The women spoke about everything from how McCurdy developed her various eating disorders throughout her adolescence to her grandmother's inability to respect her boundaries to the dangerous environment McCurdy and her siblings were raised in, which has an unbelievable number of factors at play.
McCurdy spoke about some of the more overt ones in her book, including her mother's hoarding habits and how she'd frequently chase her father out of the house, but opened up even further with the Smith family this week.
She divulged that all of the kids had to sleep on the living room floor, using trifold mats purchased at Costco as their beds, thanks to their bedrooms becoming stockpiled with junk.
McCurdy said that this was a result of her mother's breast cancer diagnosis, which first came when the author was just two years old. "She had a bone marrow transplant, chemotherapy, radiation, mastectomy, implant. It was stage 4. It was a really brutal time for our family, and, you know, I was two, so my earliest flashes of memories are of a household that was very weighted in tragedy. My grandparents moved in with us during my mother's illness, and my mother– as a result of her cancer, she became a hoarder," McCurdy said. "Because she was so close to seeing her fate, she suddenly attached meaning and significance to the tiny—I mean she'd say, 'Well, you touched that Kleenex, so I need it.'"

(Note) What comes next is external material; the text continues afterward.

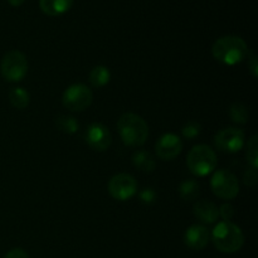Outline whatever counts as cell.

Everything the kids had ever touched quickly piled up and "overwhelmed" the house, causing it to feel like "a place of chaos and of turmoil and turbulence," rather than a home. McCurdy explained in her book that one of the first things she bought herself was a bunkbed to sleep in, which was placed in her grandparents' room, but it wasn't long before it, too, was overtaken by her mother's belongings.
But the sheer amount of stuff—and the hazards that accompanied it—weren't the only risk. The woman would also frequently chase McCurdy's father out of the house with a steak knife, or whatever else could be quickly weaponized.

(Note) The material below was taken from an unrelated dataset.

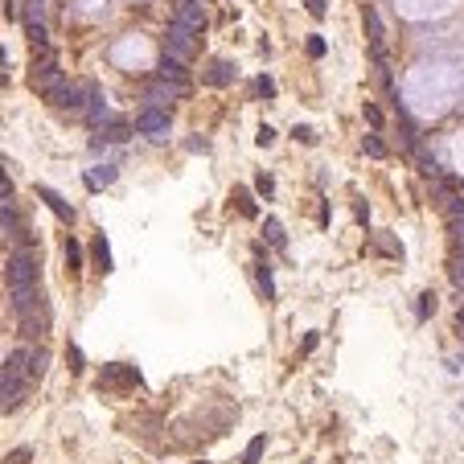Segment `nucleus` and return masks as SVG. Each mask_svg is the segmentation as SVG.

"My mom would be chasing my dad around the house with a literal steak knife, and he'd say, 'Deb, you have to get help. You have to get a handle on this. You can't be doing this.' She wouldn't. She didn't want to change or couldn't face that she needed to change, and then, eventually in therapy, after just sort of sharing stories of my relationship with my mom, they suggested that she might have had some combination of bipolar disorder, borderline personality disorder, and narcissistic personality disorder. Maybe all three," McCurdy shared with the Smiths. "...that was a frequent situation. There were many, many versions of the steak knife and other tools. She would grab sort of whatever was on hand."

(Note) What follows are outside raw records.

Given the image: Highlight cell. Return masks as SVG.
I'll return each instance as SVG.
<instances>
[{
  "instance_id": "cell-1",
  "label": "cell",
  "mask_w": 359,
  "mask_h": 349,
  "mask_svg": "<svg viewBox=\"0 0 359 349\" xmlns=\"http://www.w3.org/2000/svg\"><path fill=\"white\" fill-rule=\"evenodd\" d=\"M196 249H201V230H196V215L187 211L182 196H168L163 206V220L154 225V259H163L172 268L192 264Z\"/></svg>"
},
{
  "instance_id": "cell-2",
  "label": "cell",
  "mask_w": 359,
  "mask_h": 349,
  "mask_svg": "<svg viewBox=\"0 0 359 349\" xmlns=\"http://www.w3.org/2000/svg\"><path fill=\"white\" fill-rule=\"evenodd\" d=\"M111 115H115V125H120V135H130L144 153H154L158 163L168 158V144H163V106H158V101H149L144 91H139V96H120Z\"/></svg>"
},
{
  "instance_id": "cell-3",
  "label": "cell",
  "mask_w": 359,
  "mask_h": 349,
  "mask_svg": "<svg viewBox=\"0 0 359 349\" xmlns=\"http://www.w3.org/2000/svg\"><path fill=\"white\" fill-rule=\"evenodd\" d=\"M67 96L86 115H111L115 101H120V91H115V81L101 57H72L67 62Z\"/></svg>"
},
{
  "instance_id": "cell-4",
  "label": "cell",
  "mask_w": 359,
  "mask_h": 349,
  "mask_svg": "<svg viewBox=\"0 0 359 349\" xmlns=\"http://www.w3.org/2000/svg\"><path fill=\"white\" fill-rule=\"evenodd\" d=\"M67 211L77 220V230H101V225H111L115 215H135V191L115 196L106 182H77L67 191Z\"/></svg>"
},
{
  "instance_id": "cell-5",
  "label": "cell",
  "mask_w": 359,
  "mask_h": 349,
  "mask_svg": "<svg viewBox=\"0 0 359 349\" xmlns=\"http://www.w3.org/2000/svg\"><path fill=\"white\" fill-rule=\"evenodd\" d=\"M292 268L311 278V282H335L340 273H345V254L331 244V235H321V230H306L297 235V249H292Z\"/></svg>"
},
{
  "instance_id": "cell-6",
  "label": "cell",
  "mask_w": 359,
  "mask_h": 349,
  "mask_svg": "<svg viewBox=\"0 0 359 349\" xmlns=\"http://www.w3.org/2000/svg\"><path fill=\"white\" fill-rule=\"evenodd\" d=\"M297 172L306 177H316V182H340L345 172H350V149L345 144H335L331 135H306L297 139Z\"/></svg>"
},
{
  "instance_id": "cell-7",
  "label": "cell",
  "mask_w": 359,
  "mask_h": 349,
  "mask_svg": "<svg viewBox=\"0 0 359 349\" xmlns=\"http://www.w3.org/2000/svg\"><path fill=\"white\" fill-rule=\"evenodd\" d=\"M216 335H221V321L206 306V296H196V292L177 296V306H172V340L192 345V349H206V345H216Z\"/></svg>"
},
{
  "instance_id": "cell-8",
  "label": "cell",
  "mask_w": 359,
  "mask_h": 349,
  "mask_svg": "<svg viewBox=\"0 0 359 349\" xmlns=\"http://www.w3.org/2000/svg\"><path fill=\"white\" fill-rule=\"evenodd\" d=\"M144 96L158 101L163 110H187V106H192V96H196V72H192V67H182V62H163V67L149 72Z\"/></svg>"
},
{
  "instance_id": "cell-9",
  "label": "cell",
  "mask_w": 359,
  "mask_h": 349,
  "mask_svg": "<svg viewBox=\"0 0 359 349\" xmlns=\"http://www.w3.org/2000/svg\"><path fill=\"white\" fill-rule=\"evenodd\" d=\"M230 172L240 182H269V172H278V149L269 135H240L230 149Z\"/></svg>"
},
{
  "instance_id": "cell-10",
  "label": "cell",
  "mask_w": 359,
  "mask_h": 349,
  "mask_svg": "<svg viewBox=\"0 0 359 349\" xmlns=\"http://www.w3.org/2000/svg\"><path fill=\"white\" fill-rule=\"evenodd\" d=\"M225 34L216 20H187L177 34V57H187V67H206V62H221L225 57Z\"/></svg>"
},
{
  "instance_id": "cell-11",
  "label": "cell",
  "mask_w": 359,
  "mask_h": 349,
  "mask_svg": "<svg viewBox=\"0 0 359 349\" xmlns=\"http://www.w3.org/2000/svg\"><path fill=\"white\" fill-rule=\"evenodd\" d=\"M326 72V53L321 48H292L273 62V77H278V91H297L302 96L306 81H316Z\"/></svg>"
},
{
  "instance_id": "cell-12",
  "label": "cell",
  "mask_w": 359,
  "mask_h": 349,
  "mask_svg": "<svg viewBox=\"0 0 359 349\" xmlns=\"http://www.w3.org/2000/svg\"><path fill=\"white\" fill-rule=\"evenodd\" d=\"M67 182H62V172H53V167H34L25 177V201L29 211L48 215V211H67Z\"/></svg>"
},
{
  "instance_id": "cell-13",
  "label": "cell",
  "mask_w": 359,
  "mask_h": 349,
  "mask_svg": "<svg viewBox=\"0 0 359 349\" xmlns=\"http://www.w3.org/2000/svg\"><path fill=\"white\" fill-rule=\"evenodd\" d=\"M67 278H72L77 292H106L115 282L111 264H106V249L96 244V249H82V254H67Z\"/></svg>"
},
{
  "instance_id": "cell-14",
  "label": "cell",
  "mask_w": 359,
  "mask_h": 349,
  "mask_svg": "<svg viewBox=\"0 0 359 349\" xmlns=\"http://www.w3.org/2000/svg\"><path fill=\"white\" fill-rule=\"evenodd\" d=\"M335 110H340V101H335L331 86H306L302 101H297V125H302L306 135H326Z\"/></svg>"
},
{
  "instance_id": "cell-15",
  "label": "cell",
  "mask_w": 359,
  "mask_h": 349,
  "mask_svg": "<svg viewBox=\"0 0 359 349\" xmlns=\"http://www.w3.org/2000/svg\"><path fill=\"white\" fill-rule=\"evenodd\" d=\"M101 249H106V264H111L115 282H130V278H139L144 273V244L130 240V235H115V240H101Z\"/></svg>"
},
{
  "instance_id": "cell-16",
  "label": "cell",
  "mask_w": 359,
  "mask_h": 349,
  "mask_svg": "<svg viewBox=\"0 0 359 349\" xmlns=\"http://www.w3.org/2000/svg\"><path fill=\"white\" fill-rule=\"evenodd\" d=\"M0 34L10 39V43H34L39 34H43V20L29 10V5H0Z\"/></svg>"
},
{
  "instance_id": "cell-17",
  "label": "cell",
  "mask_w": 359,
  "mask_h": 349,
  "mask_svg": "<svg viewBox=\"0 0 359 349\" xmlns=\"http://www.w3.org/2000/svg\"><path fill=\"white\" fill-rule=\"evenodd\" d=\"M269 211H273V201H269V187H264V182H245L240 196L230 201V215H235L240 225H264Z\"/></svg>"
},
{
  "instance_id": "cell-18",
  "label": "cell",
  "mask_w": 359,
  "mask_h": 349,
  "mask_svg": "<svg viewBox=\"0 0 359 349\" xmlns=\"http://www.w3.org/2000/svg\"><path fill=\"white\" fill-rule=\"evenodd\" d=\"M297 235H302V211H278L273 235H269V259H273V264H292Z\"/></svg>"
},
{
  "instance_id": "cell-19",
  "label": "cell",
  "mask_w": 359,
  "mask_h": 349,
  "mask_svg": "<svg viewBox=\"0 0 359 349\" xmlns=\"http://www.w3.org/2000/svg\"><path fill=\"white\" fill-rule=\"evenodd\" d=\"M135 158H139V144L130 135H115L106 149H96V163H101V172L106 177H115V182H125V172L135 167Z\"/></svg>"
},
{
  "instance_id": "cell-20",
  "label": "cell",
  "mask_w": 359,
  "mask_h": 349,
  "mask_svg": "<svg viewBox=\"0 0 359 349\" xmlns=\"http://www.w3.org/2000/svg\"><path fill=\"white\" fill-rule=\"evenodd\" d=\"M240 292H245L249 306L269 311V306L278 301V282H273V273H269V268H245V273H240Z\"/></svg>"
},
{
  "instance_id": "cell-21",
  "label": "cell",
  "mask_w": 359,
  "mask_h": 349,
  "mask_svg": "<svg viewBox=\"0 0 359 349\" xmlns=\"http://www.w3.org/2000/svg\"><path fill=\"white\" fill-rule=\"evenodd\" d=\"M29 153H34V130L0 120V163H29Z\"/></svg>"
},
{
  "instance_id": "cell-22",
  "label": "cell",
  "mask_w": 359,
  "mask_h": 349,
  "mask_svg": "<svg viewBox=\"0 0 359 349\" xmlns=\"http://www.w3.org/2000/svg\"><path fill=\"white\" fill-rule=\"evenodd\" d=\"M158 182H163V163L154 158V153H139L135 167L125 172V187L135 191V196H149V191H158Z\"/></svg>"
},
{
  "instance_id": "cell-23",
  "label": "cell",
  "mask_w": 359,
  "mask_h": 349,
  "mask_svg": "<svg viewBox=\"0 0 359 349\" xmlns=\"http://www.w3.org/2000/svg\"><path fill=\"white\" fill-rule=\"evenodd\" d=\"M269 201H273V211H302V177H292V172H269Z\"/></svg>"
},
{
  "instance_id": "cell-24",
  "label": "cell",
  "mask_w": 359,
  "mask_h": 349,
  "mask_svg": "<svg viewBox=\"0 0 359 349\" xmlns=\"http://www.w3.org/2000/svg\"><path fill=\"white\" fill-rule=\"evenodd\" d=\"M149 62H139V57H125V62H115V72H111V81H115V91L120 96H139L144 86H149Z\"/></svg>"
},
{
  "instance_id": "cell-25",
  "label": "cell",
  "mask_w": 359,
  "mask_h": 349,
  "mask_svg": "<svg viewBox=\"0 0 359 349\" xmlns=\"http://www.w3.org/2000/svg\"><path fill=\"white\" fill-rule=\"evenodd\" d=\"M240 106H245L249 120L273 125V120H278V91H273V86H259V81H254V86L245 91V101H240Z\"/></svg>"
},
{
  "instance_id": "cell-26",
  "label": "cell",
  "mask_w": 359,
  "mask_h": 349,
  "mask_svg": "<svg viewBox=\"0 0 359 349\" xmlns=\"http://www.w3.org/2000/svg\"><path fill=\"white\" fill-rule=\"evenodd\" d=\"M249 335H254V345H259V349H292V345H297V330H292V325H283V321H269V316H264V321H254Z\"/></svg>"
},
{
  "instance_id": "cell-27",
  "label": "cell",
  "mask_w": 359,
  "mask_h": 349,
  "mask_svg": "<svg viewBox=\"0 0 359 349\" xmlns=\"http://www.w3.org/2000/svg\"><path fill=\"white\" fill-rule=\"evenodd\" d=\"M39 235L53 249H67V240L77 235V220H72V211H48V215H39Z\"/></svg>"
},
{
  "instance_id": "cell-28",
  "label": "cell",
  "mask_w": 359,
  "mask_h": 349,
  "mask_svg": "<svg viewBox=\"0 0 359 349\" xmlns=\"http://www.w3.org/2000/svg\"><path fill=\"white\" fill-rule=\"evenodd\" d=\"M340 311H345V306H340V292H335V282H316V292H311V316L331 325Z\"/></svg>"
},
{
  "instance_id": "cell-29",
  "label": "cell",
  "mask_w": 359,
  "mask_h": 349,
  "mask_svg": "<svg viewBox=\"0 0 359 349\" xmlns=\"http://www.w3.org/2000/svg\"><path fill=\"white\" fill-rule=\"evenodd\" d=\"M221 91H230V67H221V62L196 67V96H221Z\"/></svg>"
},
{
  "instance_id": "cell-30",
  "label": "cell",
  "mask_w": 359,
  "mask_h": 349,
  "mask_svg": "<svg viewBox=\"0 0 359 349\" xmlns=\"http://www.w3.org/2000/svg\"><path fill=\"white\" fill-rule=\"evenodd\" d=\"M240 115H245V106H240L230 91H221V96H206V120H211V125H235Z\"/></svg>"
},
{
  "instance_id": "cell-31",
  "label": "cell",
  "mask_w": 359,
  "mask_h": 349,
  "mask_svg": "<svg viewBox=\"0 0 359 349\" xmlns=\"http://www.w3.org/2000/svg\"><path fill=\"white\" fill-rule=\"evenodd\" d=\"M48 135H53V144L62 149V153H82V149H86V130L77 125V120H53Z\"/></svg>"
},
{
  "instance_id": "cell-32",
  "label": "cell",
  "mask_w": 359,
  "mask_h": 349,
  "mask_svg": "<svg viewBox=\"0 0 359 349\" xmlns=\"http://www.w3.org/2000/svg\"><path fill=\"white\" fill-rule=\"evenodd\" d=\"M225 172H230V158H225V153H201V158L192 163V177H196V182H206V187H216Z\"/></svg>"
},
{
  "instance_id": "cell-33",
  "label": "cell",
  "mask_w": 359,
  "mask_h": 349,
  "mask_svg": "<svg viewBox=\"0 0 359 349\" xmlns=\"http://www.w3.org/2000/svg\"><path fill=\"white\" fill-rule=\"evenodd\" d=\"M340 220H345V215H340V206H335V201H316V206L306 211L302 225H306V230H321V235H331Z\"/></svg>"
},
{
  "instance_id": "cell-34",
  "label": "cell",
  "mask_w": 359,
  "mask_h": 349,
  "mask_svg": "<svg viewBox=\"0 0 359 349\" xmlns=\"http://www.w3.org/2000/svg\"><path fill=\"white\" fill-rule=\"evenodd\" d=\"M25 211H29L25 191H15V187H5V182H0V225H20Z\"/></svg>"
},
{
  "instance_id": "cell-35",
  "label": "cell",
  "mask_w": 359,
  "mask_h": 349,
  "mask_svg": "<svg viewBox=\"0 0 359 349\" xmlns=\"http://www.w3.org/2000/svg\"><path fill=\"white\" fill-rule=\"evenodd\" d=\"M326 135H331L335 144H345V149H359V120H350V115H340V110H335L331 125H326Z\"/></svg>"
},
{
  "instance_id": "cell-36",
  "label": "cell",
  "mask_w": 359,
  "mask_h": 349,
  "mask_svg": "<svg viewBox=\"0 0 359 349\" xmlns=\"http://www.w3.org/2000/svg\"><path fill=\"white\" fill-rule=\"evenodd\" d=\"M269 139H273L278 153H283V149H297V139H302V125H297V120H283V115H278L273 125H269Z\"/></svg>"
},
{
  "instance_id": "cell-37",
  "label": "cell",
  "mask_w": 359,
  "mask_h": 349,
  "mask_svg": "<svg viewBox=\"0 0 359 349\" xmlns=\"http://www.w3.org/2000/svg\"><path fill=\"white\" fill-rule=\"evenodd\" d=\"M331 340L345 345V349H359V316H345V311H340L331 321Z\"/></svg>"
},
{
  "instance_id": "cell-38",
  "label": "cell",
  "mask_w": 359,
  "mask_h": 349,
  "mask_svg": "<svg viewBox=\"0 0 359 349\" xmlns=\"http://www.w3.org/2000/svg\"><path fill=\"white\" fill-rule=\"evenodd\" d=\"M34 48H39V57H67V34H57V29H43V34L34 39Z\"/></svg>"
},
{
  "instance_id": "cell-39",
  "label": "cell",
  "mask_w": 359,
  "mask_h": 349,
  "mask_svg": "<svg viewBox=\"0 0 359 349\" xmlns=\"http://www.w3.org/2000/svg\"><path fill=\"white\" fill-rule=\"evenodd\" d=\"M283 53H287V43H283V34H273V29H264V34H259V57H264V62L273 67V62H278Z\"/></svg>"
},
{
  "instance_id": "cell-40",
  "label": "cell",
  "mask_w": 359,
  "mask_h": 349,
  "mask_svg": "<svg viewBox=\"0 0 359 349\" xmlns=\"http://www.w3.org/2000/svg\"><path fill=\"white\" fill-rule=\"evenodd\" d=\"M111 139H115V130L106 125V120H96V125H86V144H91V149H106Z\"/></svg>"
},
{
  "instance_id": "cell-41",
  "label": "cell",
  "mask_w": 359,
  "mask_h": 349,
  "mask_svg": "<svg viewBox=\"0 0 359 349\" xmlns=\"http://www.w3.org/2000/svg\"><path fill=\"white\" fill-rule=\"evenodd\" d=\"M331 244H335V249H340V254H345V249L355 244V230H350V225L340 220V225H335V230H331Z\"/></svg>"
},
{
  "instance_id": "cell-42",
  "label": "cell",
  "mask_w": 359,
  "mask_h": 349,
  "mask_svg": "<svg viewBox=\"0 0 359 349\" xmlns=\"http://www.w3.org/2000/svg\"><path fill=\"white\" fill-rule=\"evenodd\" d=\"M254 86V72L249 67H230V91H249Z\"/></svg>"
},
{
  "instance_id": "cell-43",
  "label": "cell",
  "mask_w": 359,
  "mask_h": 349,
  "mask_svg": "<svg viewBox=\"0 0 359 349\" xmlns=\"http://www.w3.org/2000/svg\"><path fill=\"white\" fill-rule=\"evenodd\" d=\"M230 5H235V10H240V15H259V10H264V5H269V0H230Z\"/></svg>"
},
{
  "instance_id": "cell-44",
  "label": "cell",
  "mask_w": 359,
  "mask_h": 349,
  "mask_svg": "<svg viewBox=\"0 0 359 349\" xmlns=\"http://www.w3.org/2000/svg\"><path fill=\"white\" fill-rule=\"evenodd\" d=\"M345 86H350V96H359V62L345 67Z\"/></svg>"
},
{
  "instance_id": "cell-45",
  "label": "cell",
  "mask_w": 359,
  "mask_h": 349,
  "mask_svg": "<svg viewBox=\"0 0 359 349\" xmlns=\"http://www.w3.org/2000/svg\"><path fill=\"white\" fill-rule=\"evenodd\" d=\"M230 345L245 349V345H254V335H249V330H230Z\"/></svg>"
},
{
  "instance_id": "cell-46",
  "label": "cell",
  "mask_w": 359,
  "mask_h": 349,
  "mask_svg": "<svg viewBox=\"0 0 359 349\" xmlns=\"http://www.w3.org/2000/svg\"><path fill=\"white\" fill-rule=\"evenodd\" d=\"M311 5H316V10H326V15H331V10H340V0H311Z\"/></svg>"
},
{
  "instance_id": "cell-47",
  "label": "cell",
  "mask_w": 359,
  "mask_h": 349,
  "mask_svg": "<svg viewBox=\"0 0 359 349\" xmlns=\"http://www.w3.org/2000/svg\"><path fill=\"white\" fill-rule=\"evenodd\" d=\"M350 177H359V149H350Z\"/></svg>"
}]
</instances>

McCurdy also revealed that her neighbor, Bud, would often come knocking during their fights, threatening to call the authorities, but McCurdy's mother was always able to bribe him out of doing so with a box of candy.
Between this new interview and the memoir, it's shocking to hear how many people failed McCurdy. There were so many opportunities for somebody to intervene, and not one came to fruition.